Newcomers and veterans will be tested at next week’s tryouts
Northern Kentucky University’s recent move to Division I continues to affect athletic programs on campus, and Norse Cheerleading is no different.
With tryouts set for April 19-21, head cheerleading coach Shayla Myles-Aaron hopes that new additions through the competitive process can help improve the squad and take the program to new heights.
The process of going through tryouts is about much more than just physical ability, according to Myles-Aaron. Though prospective cheerleaders are judged on their skills, such as “stunting” in the air or tumbling individually, they are also judged as students first.
“The first thing we look for is an overall good student,” Myles-Aaron said.
The athletes’ previous cheerleading experience is taken into account, as is the way in which they react to the tryout period in general. Though it will not be an easy three days, it paints a wider picture of the cheerleading hopefuls for coaches to see.

__Records__.
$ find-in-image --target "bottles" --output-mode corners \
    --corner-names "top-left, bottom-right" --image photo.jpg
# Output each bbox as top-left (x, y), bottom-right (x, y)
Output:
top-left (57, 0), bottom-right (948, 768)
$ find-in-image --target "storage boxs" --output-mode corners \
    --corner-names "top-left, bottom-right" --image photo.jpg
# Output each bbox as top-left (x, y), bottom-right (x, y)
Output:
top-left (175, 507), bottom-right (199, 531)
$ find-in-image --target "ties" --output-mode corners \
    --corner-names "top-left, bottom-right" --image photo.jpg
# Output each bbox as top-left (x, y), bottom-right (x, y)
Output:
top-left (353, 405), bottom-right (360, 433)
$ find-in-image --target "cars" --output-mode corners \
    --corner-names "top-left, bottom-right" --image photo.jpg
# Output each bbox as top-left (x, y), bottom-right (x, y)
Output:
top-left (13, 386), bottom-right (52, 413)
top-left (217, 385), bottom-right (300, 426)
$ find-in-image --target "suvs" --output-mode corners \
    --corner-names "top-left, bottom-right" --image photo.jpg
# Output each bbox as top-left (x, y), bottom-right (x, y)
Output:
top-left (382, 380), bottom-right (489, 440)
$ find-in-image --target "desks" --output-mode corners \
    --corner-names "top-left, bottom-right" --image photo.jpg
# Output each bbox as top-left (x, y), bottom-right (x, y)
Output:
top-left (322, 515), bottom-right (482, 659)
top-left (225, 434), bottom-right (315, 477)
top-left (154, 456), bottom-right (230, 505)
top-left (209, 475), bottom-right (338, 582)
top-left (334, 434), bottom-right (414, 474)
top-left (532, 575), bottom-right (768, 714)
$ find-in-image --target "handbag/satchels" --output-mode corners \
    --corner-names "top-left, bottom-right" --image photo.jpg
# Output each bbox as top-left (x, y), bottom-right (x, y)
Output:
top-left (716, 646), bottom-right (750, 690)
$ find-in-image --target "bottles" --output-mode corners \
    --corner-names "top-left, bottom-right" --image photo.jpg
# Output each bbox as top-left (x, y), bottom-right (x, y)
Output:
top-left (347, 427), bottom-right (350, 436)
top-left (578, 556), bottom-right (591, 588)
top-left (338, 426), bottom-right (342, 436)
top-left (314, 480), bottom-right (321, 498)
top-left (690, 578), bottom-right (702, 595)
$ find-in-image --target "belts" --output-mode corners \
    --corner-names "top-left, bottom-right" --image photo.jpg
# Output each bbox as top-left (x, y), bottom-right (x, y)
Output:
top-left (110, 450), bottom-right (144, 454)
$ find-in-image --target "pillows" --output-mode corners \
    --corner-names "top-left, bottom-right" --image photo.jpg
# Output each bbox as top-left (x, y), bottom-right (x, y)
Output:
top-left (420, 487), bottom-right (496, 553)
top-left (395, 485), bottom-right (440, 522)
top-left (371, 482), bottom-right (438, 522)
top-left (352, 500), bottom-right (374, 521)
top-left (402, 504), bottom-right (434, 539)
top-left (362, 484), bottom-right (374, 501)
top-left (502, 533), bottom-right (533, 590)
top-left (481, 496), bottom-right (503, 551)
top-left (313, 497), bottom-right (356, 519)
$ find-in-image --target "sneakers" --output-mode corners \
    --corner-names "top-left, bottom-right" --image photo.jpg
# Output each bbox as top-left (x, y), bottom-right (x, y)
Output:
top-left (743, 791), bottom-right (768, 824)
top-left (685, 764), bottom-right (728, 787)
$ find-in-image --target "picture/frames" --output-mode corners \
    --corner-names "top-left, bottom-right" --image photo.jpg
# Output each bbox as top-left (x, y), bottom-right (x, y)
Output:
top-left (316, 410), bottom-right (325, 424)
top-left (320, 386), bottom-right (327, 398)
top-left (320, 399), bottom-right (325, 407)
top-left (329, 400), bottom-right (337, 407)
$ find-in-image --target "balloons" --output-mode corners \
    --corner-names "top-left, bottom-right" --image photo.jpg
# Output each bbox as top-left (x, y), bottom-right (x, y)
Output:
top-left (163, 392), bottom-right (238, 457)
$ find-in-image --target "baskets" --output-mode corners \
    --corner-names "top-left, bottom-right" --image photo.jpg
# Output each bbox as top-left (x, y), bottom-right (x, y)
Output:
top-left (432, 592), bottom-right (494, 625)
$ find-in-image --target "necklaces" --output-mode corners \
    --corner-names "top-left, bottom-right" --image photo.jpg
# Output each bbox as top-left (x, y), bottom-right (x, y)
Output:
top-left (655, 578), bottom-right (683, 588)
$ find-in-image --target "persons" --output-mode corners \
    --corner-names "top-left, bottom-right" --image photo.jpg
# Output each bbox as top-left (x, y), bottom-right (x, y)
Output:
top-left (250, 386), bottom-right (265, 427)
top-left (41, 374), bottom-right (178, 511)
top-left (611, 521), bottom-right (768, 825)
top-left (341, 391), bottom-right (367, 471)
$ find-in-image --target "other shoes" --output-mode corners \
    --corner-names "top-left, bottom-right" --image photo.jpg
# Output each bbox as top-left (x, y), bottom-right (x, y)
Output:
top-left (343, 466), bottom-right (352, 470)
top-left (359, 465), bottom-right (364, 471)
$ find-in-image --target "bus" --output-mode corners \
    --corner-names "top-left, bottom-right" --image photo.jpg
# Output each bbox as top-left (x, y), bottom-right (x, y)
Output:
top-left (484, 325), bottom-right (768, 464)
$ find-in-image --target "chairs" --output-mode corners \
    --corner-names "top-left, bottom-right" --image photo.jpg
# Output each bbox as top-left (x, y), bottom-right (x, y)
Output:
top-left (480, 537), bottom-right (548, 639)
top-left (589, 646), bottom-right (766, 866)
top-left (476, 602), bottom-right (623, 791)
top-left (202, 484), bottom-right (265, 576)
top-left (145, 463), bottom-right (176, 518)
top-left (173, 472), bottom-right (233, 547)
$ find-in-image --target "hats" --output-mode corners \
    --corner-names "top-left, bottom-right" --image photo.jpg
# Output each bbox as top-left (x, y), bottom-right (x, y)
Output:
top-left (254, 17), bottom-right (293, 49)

__Task__. From the article on Norse Cheerleading tryouts, return the passage from "Newcomers and veterans" up to and including "to new heights.". Rely on the text alone, not the rows.

__Response for this exercise__.
Newcomers and veterans will be tested at next week’s tryouts
Northern Kentucky University’s recent move to Division I continues to affect athletic programs on campus, and Norse Cheerleading is no different.
With tryouts set for April 19-21, head cheerleading coach Shayla Myles-Aaron hopes that new additions through the competitive process can help improve the squad and take the program to new heights.